Books Do Furnish a Room - Anthony Powell [34]
‘Fritz, mein Mann, sagen Sie bitte der Frau Gräfin, dass Wir jetzt abfahren.’
‘Sofort, Herr Oberst.’
Pamela was prepared to submit to no such delays. ‘I’m going at once – I must. I’m feeling ghastly again.’
‘All right, dearest. You go on. I’ll follow – the rest of us will. I can’t leave without obtaining that paper.’
Widmerpool looked about him desperately. Marriage had greatly reduced his self-assurance. Then a plan suggested itself.
‘Nick, do very kindly escort Pam to the door. She’s not feeling quite herself, a slight recurrence of what she went through earlier. Those passages are rather complicated, as I remember from arriving. Your sister-in-law’s looking for a document I need. I must stay for that, and to thank her for her hospitality.’
Pamela had certainly gone very white again. She looked as if she might be going to faint. Her withdrawal from church, in the light of previous behaviour likely to be prompted by sheer perversity, now took on a more excusable aspect. That she was genuinely feeling ill was confirmed by the way she agreed without argument to the suggested compromise. We at once set off down the stairs together, Pamela bidding no one goodbye.
‘Is the taxi outside?’
‘Parked in the yard.’
‘Your coat?’
‘Lying on some of that junk by the door.’

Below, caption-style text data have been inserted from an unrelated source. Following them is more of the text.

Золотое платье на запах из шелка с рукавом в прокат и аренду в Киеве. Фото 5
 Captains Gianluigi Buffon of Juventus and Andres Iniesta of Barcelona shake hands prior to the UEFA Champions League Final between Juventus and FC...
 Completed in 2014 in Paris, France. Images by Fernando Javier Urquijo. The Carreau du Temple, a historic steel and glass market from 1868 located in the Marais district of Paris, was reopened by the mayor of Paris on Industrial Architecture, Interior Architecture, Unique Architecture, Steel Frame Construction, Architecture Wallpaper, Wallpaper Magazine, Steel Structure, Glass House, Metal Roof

We hurried along. About halfway to the goal of the outside door, amongst the thickest of the bric-a-brac that littered the passage, she stopped.
‘I’m feeling sick.’
This was a crisis indeed. If we returned to Erridge’s quarters, again negotiating the stairs and passing through the sitting-room, resources existed – in the Erridge manner, unelaborate enough – for accommodating sudden indisposition of this sort, but the sanctuary, such as it was, could not be called near. I lightly sketched in the facilities available, their means of approach. She looked at me without answering. She was a greenish colour by now.
‘Shall we go back?’
‘Back where?’
‘To the bathroom – ’
Pamela seemed to consider the suggestion for a second. She glanced round about, her eyes coming to rest on the two tall oriental vessels, which Lord Huntercombe had disparaged as nineteenth-century copies. Standing about five foot high, patterned in blue, boats sailed across their surface on calm sheets of water, out of which rose houses on stilts, in the distance a range of jagged mountain peaks. It was a peaceful scene, very different from the emergency in the passage. Pamela came to a decision. Moving rapidly forward, she stepped lightly on one of the plinths where a huge jar rested, in doing so showing a grace I could not help admiring in spite of the circumstances. She turned away and leant forward. All was over in a matter of seconds. On such occasions there is no way in which an onlooker can help. Inasmuch as it were possible to do what Pamela had done with a minimum of fuss or disagreeable concomitant, she achieved that difficult feat. The way she brought it off was remarkable, almost sublime. She stepped down from the plinth with an air of utter unconcern. Colour, never high in her cheeks, slightly returned. I made some altogether inadequate gestures of assistance, which she unsmilingly brushed aside. Now she was totally herself again.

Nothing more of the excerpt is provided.